Extrait:
^^^^^^^^
L’auteure torontoise Anne Michaels remporte le prix Giller pour son roman « Held »

La poétesse et romancière torontoise Anne Michaels a appelé lundi soir à « l’unité » de la communauté artistique canadienne en acceptant le prix Giller, un prix boycotté par plusieurs auteurs canadiens de premier plan …

Anne Michaels accepts the Giller Prize for her book "Held' at a ceremony in Toronto, Nov. 18, 2024. THE CANADIAN PRESS/Chris Young

La poétesse et romancière torontoise Anne Michaels a appelé lundi soir à « l’unité » de la communauté artistique canadienne en acceptant le prix Giller, un prix boycotté par plusieurs auteurs canadiens de premier plan en raison des liens de ses sponsors avec Israël.

Michaels a remporté le prix de fiction de 100 000 $ pour son roman « Held », un regard multigénérationnel sur la guerre et les traumatismes s’étalant sur plus d’un siècle. Le jury a cité le roman comme une exploration percutante et hypnotique de la mortalité, de la résilience et des désirs.
^^^^^^^^
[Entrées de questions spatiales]
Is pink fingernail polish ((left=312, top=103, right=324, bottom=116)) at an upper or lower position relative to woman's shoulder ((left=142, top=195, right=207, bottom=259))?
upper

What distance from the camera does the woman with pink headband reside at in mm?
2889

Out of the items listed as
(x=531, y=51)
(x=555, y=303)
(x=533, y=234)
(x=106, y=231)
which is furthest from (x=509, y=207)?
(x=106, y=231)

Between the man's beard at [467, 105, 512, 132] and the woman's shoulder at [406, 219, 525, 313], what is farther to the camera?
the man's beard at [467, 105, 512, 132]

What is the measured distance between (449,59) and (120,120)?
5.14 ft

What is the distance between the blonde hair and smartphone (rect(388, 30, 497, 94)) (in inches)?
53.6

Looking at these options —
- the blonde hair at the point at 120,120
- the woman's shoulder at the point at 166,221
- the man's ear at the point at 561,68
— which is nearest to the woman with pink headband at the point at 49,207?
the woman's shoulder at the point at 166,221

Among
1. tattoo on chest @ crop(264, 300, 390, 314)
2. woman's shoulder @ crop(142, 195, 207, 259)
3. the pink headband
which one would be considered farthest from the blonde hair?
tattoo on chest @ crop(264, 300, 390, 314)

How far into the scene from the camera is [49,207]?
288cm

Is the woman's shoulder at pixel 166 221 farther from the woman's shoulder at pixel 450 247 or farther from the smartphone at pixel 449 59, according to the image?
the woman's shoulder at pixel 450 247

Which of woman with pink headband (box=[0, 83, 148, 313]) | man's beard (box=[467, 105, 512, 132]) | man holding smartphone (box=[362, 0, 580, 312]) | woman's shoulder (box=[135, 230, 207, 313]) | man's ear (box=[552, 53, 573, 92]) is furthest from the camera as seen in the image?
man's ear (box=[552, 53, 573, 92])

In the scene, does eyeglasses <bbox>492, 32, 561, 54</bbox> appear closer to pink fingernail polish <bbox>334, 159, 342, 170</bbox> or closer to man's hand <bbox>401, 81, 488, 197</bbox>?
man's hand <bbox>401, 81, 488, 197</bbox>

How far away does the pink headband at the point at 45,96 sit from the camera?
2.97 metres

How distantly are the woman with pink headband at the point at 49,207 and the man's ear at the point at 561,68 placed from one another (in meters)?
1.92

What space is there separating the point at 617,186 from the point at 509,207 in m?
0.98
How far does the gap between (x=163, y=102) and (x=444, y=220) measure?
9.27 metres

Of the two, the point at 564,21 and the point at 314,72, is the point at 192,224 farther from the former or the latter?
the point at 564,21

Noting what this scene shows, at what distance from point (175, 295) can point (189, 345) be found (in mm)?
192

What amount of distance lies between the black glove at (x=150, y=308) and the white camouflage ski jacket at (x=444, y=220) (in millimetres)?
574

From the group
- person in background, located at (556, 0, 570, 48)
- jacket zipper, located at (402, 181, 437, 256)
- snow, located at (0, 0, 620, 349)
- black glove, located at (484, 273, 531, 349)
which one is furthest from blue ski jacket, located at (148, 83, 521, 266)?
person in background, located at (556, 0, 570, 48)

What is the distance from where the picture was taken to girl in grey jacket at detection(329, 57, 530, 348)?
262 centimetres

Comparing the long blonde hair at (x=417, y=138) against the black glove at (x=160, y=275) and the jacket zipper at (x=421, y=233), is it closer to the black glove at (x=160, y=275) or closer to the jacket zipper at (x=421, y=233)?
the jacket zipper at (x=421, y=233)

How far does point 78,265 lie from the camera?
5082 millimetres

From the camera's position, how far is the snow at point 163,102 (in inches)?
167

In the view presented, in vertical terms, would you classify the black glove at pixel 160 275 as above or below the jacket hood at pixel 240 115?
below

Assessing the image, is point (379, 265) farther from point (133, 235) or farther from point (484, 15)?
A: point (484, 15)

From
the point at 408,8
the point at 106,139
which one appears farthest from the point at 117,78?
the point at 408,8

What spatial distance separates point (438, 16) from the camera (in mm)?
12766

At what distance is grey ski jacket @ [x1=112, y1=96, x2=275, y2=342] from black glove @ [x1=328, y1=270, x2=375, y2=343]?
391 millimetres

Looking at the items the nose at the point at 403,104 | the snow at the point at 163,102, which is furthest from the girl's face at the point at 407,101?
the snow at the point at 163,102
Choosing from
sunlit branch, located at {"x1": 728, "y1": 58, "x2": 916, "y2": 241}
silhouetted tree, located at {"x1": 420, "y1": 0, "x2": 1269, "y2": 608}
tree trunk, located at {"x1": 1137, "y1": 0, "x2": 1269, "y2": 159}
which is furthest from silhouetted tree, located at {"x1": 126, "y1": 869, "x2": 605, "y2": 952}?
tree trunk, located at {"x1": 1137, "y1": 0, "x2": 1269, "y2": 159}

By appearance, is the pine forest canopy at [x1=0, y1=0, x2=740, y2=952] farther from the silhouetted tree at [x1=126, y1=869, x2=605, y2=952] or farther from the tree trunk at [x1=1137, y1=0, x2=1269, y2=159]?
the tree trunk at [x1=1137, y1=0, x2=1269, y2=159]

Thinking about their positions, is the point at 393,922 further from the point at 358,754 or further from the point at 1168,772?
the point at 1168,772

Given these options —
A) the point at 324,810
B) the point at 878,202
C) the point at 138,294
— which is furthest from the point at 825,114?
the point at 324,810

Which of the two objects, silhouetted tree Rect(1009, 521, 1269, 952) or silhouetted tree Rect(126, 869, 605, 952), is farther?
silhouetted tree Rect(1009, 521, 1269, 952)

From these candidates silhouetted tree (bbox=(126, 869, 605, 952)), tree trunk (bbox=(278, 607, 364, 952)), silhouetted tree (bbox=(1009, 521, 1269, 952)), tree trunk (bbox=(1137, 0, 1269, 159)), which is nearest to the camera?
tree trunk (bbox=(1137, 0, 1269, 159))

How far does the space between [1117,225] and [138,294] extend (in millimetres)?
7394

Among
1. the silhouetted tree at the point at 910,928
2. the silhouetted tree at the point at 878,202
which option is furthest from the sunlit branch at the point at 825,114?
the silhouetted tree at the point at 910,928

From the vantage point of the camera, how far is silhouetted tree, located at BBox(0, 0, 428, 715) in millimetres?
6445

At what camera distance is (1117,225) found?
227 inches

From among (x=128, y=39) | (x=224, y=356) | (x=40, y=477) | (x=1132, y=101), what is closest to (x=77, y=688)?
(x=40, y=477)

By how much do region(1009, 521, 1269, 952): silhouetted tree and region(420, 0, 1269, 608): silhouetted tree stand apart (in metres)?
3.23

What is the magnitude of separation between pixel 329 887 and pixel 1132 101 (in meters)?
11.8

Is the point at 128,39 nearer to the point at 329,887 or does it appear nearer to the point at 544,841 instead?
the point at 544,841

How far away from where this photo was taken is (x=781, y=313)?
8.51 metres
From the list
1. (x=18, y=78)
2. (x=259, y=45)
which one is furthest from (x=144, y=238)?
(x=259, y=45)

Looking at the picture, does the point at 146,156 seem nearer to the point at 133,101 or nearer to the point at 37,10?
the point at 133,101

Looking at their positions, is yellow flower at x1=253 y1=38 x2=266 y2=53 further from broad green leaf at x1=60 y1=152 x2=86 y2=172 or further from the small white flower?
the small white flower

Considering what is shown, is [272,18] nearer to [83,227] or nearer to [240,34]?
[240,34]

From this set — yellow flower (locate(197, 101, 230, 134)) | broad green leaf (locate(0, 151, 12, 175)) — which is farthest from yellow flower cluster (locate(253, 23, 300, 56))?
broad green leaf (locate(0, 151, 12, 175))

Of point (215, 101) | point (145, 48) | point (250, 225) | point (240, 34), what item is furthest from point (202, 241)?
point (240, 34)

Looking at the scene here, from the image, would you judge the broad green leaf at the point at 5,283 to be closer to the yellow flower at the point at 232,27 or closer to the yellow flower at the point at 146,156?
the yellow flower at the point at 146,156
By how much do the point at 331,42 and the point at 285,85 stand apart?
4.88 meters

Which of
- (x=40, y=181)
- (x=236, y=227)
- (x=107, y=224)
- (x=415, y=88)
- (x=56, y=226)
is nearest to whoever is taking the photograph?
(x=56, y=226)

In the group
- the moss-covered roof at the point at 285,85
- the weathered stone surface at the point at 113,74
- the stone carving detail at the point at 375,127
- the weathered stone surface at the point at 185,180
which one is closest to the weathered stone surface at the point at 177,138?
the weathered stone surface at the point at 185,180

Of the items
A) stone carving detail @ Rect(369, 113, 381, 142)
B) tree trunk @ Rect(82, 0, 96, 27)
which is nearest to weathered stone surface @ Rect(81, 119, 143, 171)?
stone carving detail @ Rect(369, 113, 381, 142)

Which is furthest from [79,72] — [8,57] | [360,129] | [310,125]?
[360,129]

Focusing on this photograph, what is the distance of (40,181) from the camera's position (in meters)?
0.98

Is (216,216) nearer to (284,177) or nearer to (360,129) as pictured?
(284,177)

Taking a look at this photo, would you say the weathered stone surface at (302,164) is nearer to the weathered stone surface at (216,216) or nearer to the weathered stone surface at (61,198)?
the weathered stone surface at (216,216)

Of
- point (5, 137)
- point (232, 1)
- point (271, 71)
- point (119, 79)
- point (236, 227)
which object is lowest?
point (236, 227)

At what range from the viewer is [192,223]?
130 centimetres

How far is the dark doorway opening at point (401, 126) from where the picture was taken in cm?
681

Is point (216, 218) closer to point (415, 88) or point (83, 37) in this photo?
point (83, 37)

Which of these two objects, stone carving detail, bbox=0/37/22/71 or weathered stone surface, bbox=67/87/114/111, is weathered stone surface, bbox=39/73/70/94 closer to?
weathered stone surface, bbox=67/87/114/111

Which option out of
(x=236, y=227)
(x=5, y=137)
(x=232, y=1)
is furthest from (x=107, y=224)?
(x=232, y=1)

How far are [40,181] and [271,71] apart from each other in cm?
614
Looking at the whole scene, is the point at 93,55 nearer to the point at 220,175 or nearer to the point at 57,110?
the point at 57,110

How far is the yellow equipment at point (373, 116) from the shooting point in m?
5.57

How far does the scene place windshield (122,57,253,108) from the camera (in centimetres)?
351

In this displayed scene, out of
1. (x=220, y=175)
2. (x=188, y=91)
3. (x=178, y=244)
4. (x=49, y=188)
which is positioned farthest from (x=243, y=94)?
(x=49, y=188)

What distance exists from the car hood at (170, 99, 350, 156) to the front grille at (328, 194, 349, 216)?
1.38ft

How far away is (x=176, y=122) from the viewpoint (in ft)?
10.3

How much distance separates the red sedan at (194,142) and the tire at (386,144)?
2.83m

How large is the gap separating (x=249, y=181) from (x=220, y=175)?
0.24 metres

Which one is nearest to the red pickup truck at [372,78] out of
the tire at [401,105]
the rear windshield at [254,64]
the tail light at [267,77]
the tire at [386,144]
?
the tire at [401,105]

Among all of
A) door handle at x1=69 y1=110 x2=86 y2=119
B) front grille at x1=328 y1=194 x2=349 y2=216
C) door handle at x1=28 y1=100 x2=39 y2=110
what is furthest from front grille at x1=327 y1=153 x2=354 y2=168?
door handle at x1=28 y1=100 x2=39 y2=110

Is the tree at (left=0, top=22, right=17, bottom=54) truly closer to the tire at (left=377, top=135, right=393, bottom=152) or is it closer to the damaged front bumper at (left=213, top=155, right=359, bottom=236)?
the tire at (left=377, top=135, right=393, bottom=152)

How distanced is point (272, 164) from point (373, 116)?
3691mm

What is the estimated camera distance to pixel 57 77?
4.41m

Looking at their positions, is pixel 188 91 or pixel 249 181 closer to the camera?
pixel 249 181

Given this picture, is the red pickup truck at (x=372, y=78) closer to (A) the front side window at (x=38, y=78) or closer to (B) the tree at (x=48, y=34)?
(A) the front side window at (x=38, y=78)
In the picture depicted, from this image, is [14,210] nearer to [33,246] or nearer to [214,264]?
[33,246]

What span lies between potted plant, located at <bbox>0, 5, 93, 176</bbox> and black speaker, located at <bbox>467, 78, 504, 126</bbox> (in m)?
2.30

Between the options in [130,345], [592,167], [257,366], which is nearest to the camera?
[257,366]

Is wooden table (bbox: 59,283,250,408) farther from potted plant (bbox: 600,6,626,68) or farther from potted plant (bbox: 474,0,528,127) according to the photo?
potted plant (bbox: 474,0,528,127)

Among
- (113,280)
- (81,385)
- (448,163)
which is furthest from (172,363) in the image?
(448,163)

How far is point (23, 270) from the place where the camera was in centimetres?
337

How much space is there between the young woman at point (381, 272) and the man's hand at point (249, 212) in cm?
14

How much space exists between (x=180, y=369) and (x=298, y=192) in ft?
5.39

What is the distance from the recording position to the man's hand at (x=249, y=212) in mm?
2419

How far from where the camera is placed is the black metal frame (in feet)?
^^^^^^^^
Consignes:
A. Les affirmations suivantes concordent-elles avec l'article sur le prix Giller : (i) le prix remporté est doté de 100 000 $ ; (ii) le roman « Held » couvre une période de moins d'un demi-siècle ; (iii) le boycott du prix s'explique par les liens de ses sponsors avec Israël ? Répondez par oui ou non pour chacune, en citant les mots décisifs de l'article.
B. Pouvez-vous reprendre l'article sur le prix Giller à la suite de sa dernière phrase et le poursuivre ?

Réponses finales:
A.
(i) Oui : « le prix de fiction de 100 000 $ ».
(ii) Non : « s’étalant sur plus d’un siècle ».
(iii) Oui : « en raison des liens de ses sponsors avec Israël ».

B.
Dans son discours, Michaels a qualifié la croissance de la littérature canadienne au cours des dernières décennies de « affirmation phénoménale ».

«Nous avons besoin d’unité, pas seulement avec une communauté, mais entre tous les arts – pour forger des alliances pratiques», a-t-elle déclaré, une phrase qui a suscité certains des applaudissements les plus bruyants de la soirée de la part de la foule rassemblée dans la salle de bal d’un hôtel de Toronto.

La cérémonie s’est déroulée sans aucune interruption après que le gala de l’année dernière ait été accueilli par des manifestants pro-palestiniens, alimentant le boycott de ce prix prestigieux et envoyant une onde de choc sur la scène littéraire canadienne.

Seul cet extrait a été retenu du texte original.